Ranking rows in a Pandas DataFrame assigns a numerical rank to each row based on the values in a column. Higher or lower values can be ranked first depending on the requirement.
For example, given a small dataset of students’ scores, we can rank them to see who scored highest and lowest.
import pandas as pd
df = pd.DataFrame({'Student': ['Emily', 'Ava', 'Jack'],
'Marks': [85, 92, 78] })
df['Rank'] = df['Marks'].rank(ascending=0)
print(df)
Output
Student Marks Rank 0 Emily 85 2.0 1 Ava 92 1.0 2 Jack 78 3.0
Explanation:
- df['Marks'].rank(ascending=0) ranks the students from highest to lowest marks.
- The student with the highest mark (Ava) gets rank 1.
Syntax
DataFrame.rank(axis=0, method='average', ascending=True)
Parameters:
- axis: 0 for row-wise (default), 1 for column-wise.
- method: How to assign ranks to equal values ('average', 'min', 'max', 'first').
- ascending: True for lowest values first, False for highest first.
Return Value: Returns a Series or DataFrame containing ranks.
Examples
Example 1: In this example, we rank movies from lowest to highest rating using the rank() method.
import pandas as pd
# Sample movie DataFrame
df = pd.DataFrame({ 'Movie': ['The Godfather', 'Bird Box', 'Fight Club', 'Inception', 'Titanic'],
'Year': [1972, 2018, 1999, 2010, 1997],
'Rating': [9.2, 6.8, 8.8, 8.7, 7.8] })
df['Rank_Asc'] = df['Rating'].rank(ascending=True)
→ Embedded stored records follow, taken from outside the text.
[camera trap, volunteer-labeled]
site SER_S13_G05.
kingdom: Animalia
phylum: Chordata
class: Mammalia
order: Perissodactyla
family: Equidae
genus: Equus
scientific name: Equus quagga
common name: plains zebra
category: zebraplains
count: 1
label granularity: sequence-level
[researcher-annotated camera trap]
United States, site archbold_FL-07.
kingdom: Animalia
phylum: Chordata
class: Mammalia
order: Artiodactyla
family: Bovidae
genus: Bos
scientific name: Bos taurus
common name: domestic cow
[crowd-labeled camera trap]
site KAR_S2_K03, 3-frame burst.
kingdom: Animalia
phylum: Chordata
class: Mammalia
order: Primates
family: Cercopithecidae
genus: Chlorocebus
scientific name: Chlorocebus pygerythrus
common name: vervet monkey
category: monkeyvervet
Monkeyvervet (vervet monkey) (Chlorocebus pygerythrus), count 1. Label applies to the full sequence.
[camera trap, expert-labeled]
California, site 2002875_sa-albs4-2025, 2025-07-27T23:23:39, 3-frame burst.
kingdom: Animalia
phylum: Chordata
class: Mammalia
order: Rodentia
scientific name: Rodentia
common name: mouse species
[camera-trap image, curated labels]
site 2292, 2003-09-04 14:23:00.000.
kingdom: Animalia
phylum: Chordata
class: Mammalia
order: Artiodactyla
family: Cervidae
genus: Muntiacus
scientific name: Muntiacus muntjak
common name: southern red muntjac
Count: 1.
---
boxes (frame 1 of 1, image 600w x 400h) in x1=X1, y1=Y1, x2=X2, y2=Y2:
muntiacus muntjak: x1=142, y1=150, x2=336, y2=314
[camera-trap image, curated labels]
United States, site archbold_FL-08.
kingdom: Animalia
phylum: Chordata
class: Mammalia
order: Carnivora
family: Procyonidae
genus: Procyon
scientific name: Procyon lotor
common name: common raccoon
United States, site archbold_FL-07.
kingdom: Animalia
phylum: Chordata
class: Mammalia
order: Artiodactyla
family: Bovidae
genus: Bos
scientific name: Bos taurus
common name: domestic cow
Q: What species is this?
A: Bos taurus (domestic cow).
print(df.sort_values('Rank_Asc'))
Output
Movie Year Rating Rank_Asc
1 Bird Box 2018 6.8 1.0
4 Titanic 1997 7.8 2.0
3 Inception 2010 8.7 3.0
2 Fight Club 1999 8.8 4.0
0 The Godfather 1972 9.2 5.0
Explanation:
- df['Rating'].rank(ascending=True) computes rank based on the Rating column, lowest value first.
- sort_values('Rank_Asc') orders the DataFrame by the new rank column.
- Bird Box has rank 1 as it has the lowest rating.
Example 2: This code ranks movies from highest to lowest rating to find the top-rated movie.
df['Rank_Desc'] = df['Rating'].rank(ascending=False)
print(df.sort_values('Rank_Desc'))
Output
Movie Year Rating Rank_Desc
0 The Godfather 1972 9.2 1.0
2 Fight Club 1999 8.8 2.0
3 Inception 2010 8.7 3.0
4 Titanic 1997 7.8 4.0
1 Bird Box 2018 6.8 5.0
Explanation:
- rank(ascending=False) assigns rank 1 to the highest rating.
- The highest-rated movie, The Godfather, now has rank 1.
- Sorting by Rank_Desc shows movies in order from top-rated to lowest-rated.
Example 3: Here we rank movies using the 'min' method, which gives tied ratings the minimum possible rank.
df.loc[5] = ['Movie X', 2020, 8.8]
df['Rank_Min'] = df['Rating'].rank(ascending=False, method='min')
print(df.sort_values('Rank_Min'))
Output
Movie Year Rating Rank_Min
0 The Godfather 1972 9.2 1.0
2 Fight Club 1999 8.8 2.0
5 Movie X 2020 8.8 2.0
3 Inception 2010 8.7 4.0
4 Titanic 1997 7.8 5.0
1 Bird Box 2018 6.8 6.0
Explanation:
- Added a new movie with rating 8.8 to demonstrate ties.
- method='min' assigns the lowest possible rank to tied values.
- Both Fight Club and Movie X share rank 2.